Edna L. Toliver Elementary School was a three-story brick building with six granite steps leading up to the wide red front doors, four Doric columns holding the pediment far above the still drowsing heads of sleepy children who wandered in. It had once been the only school, but now was less than half full, the town’s young families having ended up in newer houses in newer parts of town, in newer school districts with newer schools. Old tile walls and plaster ceilings with crumbling places where the water got in and wide halls lined with doors into classrooms and pipes that clanged in winter. Windows obscured with dust, but so high the janitorial staff could not reach them to clean. At the center of the old school, a courtyard no one ever used, its doors always locked. Leah Shepherd would look out into it, at the broken fountain and the overgrown grass and imagined it was a cursed place where the cursed bodies of bad children were buried after having died from being paddled.

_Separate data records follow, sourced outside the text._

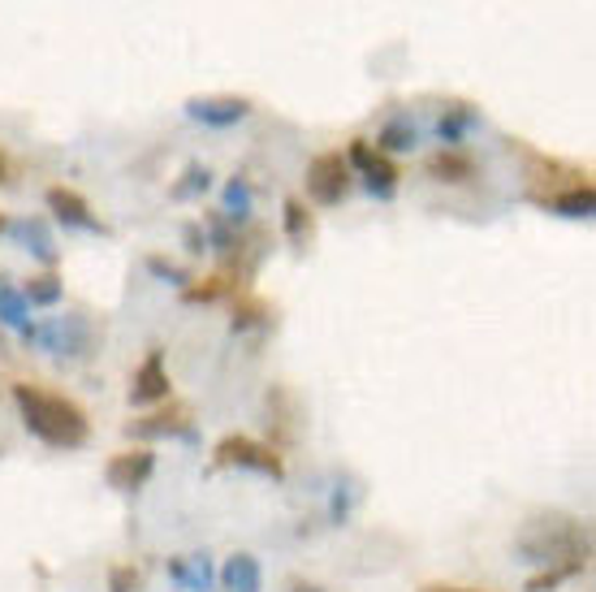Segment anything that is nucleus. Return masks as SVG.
Masks as SVG:
<instances>
[{
  "mask_svg": "<svg viewBox=\"0 0 596 592\" xmlns=\"http://www.w3.org/2000/svg\"><path fill=\"white\" fill-rule=\"evenodd\" d=\"M26 298H30V303H39V307L56 303V298H61V282H56V273H39V278H30Z\"/></svg>",
  "mask_w": 596,
  "mask_h": 592,
  "instance_id": "a211bd4d",
  "label": "nucleus"
},
{
  "mask_svg": "<svg viewBox=\"0 0 596 592\" xmlns=\"http://www.w3.org/2000/svg\"><path fill=\"white\" fill-rule=\"evenodd\" d=\"M234 286H238V282H234L230 273H217V278H208L204 286H186V291H182V298H186V303H212V298L230 295Z\"/></svg>",
  "mask_w": 596,
  "mask_h": 592,
  "instance_id": "dca6fc26",
  "label": "nucleus"
},
{
  "mask_svg": "<svg viewBox=\"0 0 596 592\" xmlns=\"http://www.w3.org/2000/svg\"><path fill=\"white\" fill-rule=\"evenodd\" d=\"M139 584H143V576H139V567H113L108 571V592H139Z\"/></svg>",
  "mask_w": 596,
  "mask_h": 592,
  "instance_id": "aec40b11",
  "label": "nucleus"
},
{
  "mask_svg": "<svg viewBox=\"0 0 596 592\" xmlns=\"http://www.w3.org/2000/svg\"><path fill=\"white\" fill-rule=\"evenodd\" d=\"M311 230H315V226H311V213H307L298 200H286V234H290L295 243H307Z\"/></svg>",
  "mask_w": 596,
  "mask_h": 592,
  "instance_id": "f3484780",
  "label": "nucleus"
},
{
  "mask_svg": "<svg viewBox=\"0 0 596 592\" xmlns=\"http://www.w3.org/2000/svg\"><path fill=\"white\" fill-rule=\"evenodd\" d=\"M264 320H269V303H260V298H243L234 307V329H251V324H264Z\"/></svg>",
  "mask_w": 596,
  "mask_h": 592,
  "instance_id": "6ab92c4d",
  "label": "nucleus"
},
{
  "mask_svg": "<svg viewBox=\"0 0 596 592\" xmlns=\"http://www.w3.org/2000/svg\"><path fill=\"white\" fill-rule=\"evenodd\" d=\"M415 143V130L411 126H389L385 134H380V147L385 152H402V147H411Z\"/></svg>",
  "mask_w": 596,
  "mask_h": 592,
  "instance_id": "412c9836",
  "label": "nucleus"
},
{
  "mask_svg": "<svg viewBox=\"0 0 596 592\" xmlns=\"http://www.w3.org/2000/svg\"><path fill=\"white\" fill-rule=\"evenodd\" d=\"M221 589L225 592H260L264 589V571H260V563L251 558V554H234L225 567H221Z\"/></svg>",
  "mask_w": 596,
  "mask_h": 592,
  "instance_id": "1a4fd4ad",
  "label": "nucleus"
},
{
  "mask_svg": "<svg viewBox=\"0 0 596 592\" xmlns=\"http://www.w3.org/2000/svg\"><path fill=\"white\" fill-rule=\"evenodd\" d=\"M191 113L204 117L208 126H230V121L247 117L251 104H247V100H208V104H191Z\"/></svg>",
  "mask_w": 596,
  "mask_h": 592,
  "instance_id": "ddd939ff",
  "label": "nucleus"
},
{
  "mask_svg": "<svg viewBox=\"0 0 596 592\" xmlns=\"http://www.w3.org/2000/svg\"><path fill=\"white\" fill-rule=\"evenodd\" d=\"M130 402L134 407H152V402H169V372H165V359L160 350H152L139 372H134V385H130Z\"/></svg>",
  "mask_w": 596,
  "mask_h": 592,
  "instance_id": "423d86ee",
  "label": "nucleus"
},
{
  "mask_svg": "<svg viewBox=\"0 0 596 592\" xmlns=\"http://www.w3.org/2000/svg\"><path fill=\"white\" fill-rule=\"evenodd\" d=\"M212 467H243V472H260L269 480L286 476V459L273 446L251 441V437H221L212 450Z\"/></svg>",
  "mask_w": 596,
  "mask_h": 592,
  "instance_id": "7ed1b4c3",
  "label": "nucleus"
},
{
  "mask_svg": "<svg viewBox=\"0 0 596 592\" xmlns=\"http://www.w3.org/2000/svg\"><path fill=\"white\" fill-rule=\"evenodd\" d=\"M0 316L4 320H22V298L13 295V291H0Z\"/></svg>",
  "mask_w": 596,
  "mask_h": 592,
  "instance_id": "5701e85b",
  "label": "nucleus"
},
{
  "mask_svg": "<svg viewBox=\"0 0 596 592\" xmlns=\"http://www.w3.org/2000/svg\"><path fill=\"white\" fill-rule=\"evenodd\" d=\"M130 437H143V441H152V437H191V411L182 402H169V407L134 420Z\"/></svg>",
  "mask_w": 596,
  "mask_h": 592,
  "instance_id": "0eeeda50",
  "label": "nucleus"
},
{
  "mask_svg": "<svg viewBox=\"0 0 596 592\" xmlns=\"http://www.w3.org/2000/svg\"><path fill=\"white\" fill-rule=\"evenodd\" d=\"M350 191V165L341 152H320L307 165V195L315 204H341V195Z\"/></svg>",
  "mask_w": 596,
  "mask_h": 592,
  "instance_id": "20e7f679",
  "label": "nucleus"
},
{
  "mask_svg": "<svg viewBox=\"0 0 596 592\" xmlns=\"http://www.w3.org/2000/svg\"><path fill=\"white\" fill-rule=\"evenodd\" d=\"M13 402L22 411V424L52 450H78L91 437V420L78 402L48 394L39 385H13Z\"/></svg>",
  "mask_w": 596,
  "mask_h": 592,
  "instance_id": "f257e3e1",
  "label": "nucleus"
},
{
  "mask_svg": "<svg viewBox=\"0 0 596 592\" xmlns=\"http://www.w3.org/2000/svg\"><path fill=\"white\" fill-rule=\"evenodd\" d=\"M147 265H152V273H160V278H173V282H191V278H186V273H182L178 265H169V260H160V256H152Z\"/></svg>",
  "mask_w": 596,
  "mask_h": 592,
  "instance_id": "4be33fe9",
  "label": "nucleus"
},
{
  "mask_svg": "<svg viewBox=\"0 0 596 592\" xmlns=\"http://www.w3.org/2000/svg\"><path fill=\"white\" fill-rule=\"evenodd\" d=\"M419 592H463V589H454V584H428V589H419Z\"/></svg>",
  "mask_w": 596,
  "mask_h": 592,
  "instance_id": "393cba45",
  "label": "nucleus"
},
{
  "mask_svg": "<svg viewBox=\"0 0 596 592\" xmlns=\"http://www.w3.org/2000/svg\"><path fill=\"white\" fill-rule=\"evenodd\" d=\"M290 592H328V589H320V584H307V580H295V584H290Z\"/></svg>",
  "mask_w": 596,
  "mask_h": 592,
  "instance_id": "b1692460",
  "label": "nucleus"
},
{
  "mask_svg": "<svg viewBox=\"0 0 596 592\" xmlns=\"http://www.w3.org/2000/svg\"><path fill=\"white\" fill-rule=\"evenodd\" d=\"M4 173H9V165H4V156H0V182H4Z\"/></svg>",
  "mask_w": 596,
  "mask_h": 592,
  "instance_id": "a878e982",
  "label": "nucleus"
},
{
  "mask_svg": "<svg viewBox=\"0 0 596 592\" xmlns=\"http://www.w3.org/2000/svg\"><path fill=\"white\" fill-rule=\"evenodd\" d=\"M515 550H519L528 563H541V567H558V563L588 567V558H593V532H588V524H580L575 515L545 511V515H532V519L519 528Z\"/></svg>",
  "mask_w": 596,
  "mask_h": 592,
  "instance_id": "f03ea898",
  "label": "nucleus"
},
{
  "mask_svg": "<svg viewBox=\"0 0 596 592\" xmlns=\"http://www.w3.org/2000/svg\"><path fill=\"white\" fill-rule=\"evenodd\" d=\"M169 580L182 584L186 592H208L217 571H212L208 554H186V558H169Z\"/></svg>",
  "mask_w": 596,
  "mask_h": 592,
  "instance_id": "6e6552de",
  "label": "nucleus"
},
{
  "mask_svg": "<svg viewBox=\"0 0 596 592\" xmlns=\"http://www.w3.org/2000/svg\"><path fill=\"white\" fill-rule=\"evenodd\" d=\"M48 208H52V213H56L65 226L95 230V217H91L87 200H82V195H74V191H65V186H52V191H48Z\"/></svg>",
  "mask_w": 596,
  "mask_h": 592,
  "instance_id": "9d476101",
  "label": "nucleus"
},
{
  "mask_svg": "<svg viewBox=\"0 0 596 592\" xmlns=\"http://www.w3.org/2000/svg\"><path fill=\"white\" fill-rule=\"evenodd\" d=\"M541 204H545V208H554V213H567V217H593V208H596V186H593V182H575L571 191L545 195Z\"/></svg>",
  "mask_w": 596,
  "mask_h": 592,
  "instance_id": "9b49d317",
  "label": "nucleus"
},
{
  "mask_svg": "<svg viewBox=\"0 0 596 592\" xmlns=\"http://www.w3.org/2000/svg\"><path fill=\"white\" fill-rule=\"evenodd\" d=\"M152 472H156V454H152L147 446H139V450L113 454L108 467H104V480H108V489H117V493H134V489H143V485L152 480Z\"/></svg>",
  "mask_w": 596,
  "mask_h": 592,
  "instance_id": "39448f33",
  "label": "nucleus"
},
{
  "mask_svg": "<svg viewBox=\"0 0 596 592\" xmlns=\"http://www.w3.org/2000/svg\"><path fill=\"white\" fill-rule=\"evenodd\" d=\"M584 567H575V563H558V567H545V571H536L532 580H528V589L523 592H554L562 580H571V576H580Z\"/></svg>",
  "mask_w": 596,
  "mask_h": 592,
  "instance_id": "2eb2a0df",
  "label": "nucleus"
},
{
  "mask_svg": "<svg viewBox=\"0 0 596 592\" xmlns=\"http://www.w3.org/2000/svg\"><path fill=\"white\" fill-rule=\"evenodd\" d=\"M428 173H432L437 182H471V178H476V165H471V156H463V152H437V156H428Z\"/></svg>",
  "mask_w": 596,
  "mask_h": 592,
  "instance_id": "f8f14e48",
  "label": "nucleus"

And on the third floor were locked rooms, unused, with blinds drawn against the sun, rooms full of old student files, out-of-date textbooks, broken desks and broken chalkboards and broken record players. The lights in the hall were always out, the only illumination being from one window at the far end of the hall, a window that faced out into the courtyard. The empty classrooms were dark with dark shades drawn over the windows in the doors.